Saved entries:
=-=-=-=-=
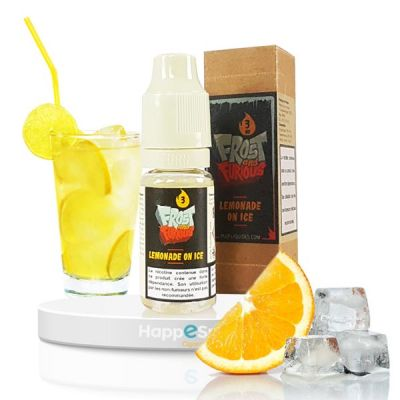 E-liquide Lemonade On Ice - Frost N Furious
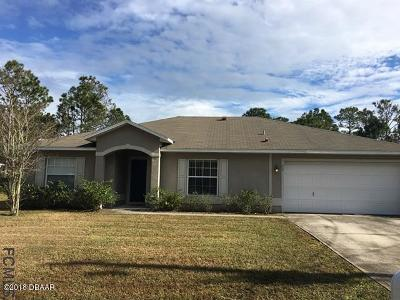 Palm Coast Single Family Home For Sale: 33 Seathorn Path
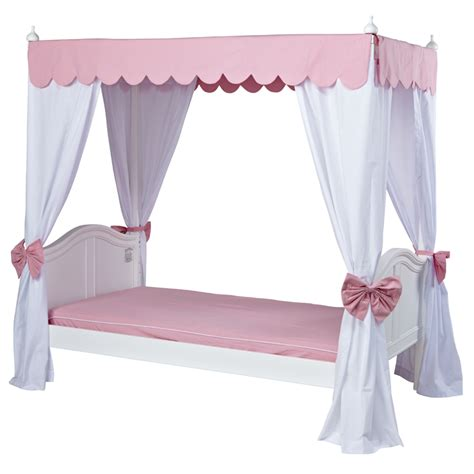 goldilocks poster bed with pink scallop canopy and curtains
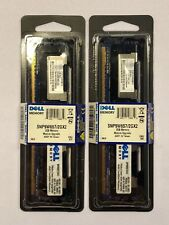 2x Dell Certified PC2-5300F 2GB Memory Modules SNP9W657/2GX2 New RAM Nanya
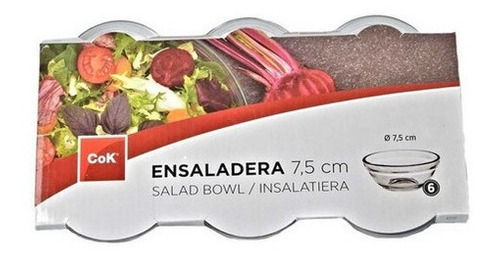 potes de vidrio- ensaladera salsa 7.5 cm 6 dips de vidrio
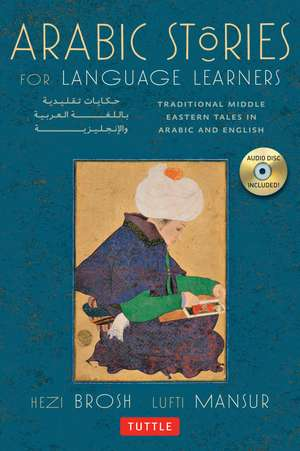 Arabic Stories for Language Learners imagine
=-=-=-=-=
Your reply should be the full data above, copied exactly, with no pictures in it.

 E-liquide Lemonade On Ice - Frost N Furious
 Palm Coast Single Family Home For Sale: 33 Seathorn Path
 goldilocks poster bed with pink scallop canopy and curtains
 2x Dell Certified PC2-5300F 2GB Memory Modules SNP9W657/2GX2 New RAM Nanya
 potes de vidrio- ensaladera salsa 7.5 cm 6 dips de vidrio
 Arabic Stories for Language Learners imagine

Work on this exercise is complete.